→ **SOURCE DOCUMENT**:
# Ruger 91DC Field Strip



## TheBlacksmith (Jun 20, 2010)

I've borrowed a friends 91DC (I sold my pistol and am waiting for my new SR9 to come in). It is FILTHY! But he's never had it apart and I'm not sure how. The takedown pin assy feels like it's in a bind when trying to push/pull it out. Can someone direct me to an instruction on this field strip or give me directions?

Thanks in advance.

Danny


----------



## DJ Niner (Oct 3, 2006)

Prior to pushing out the slide stop, you have to tip the ejector assembly down to free the slide stop for removal. 
Please note that the slide stop WILL NOT come completely out of the frame, like many other guns;
it stops in the fully extended position, allowing disassembly, but remains in the frame.
Disassembly instructions start on page 15 of the manual (linked from Ruger's website):

http://www.ruger.com/products/_manuals/pSeriesDecocker.pdf

I recommend paying close attention to step #3. A friend of mine didn't, and he regretted it quite a bit. 
If you give it a chance, it WILL bite you -- hard.

Good luck and happy cleaning!


----------



## TheBlacksmith (Jun 20, 2010)

DJ, Thanks so much!


----------

→ **EXERCISE REQUIREMENTS**:
[1] In the forum thread above on field stripping the Ruger 91DC, rewrite the paragraph that begins "Prior to pushing out the slide stop" as a short bulleted list that keeps its main facts.
[2] Answer these questions using the forum thread above on field stripping the Ruger 91DC:
(a) What new pistol is the first poster waiting to receive?
(b) Which part feels like it is in a bind when the first poster tries to push or pull it out?
(c) Which step in the manual does DJ Niner recommend paying close attention to?

→ **INFORMATION PROVIDED**:
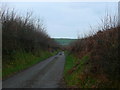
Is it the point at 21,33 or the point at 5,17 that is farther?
the point at 21,33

→ **ANSWER SET**:
[1]
- Tip the ejector assembly down before pushing out the slide stop, so the slide stop is free to move.
- Unlike on many other guns, the slide stop does not come completely out of the frame.
- It stops in the fully extended position, which allows disassembly, but it stays in the frame.
- Disassembly instructions start on page 15 of the manual, which is linked from Ruger's website.

[2]
(a) An SR9.
(b) The takedown pin assembly.
(c) Step #3.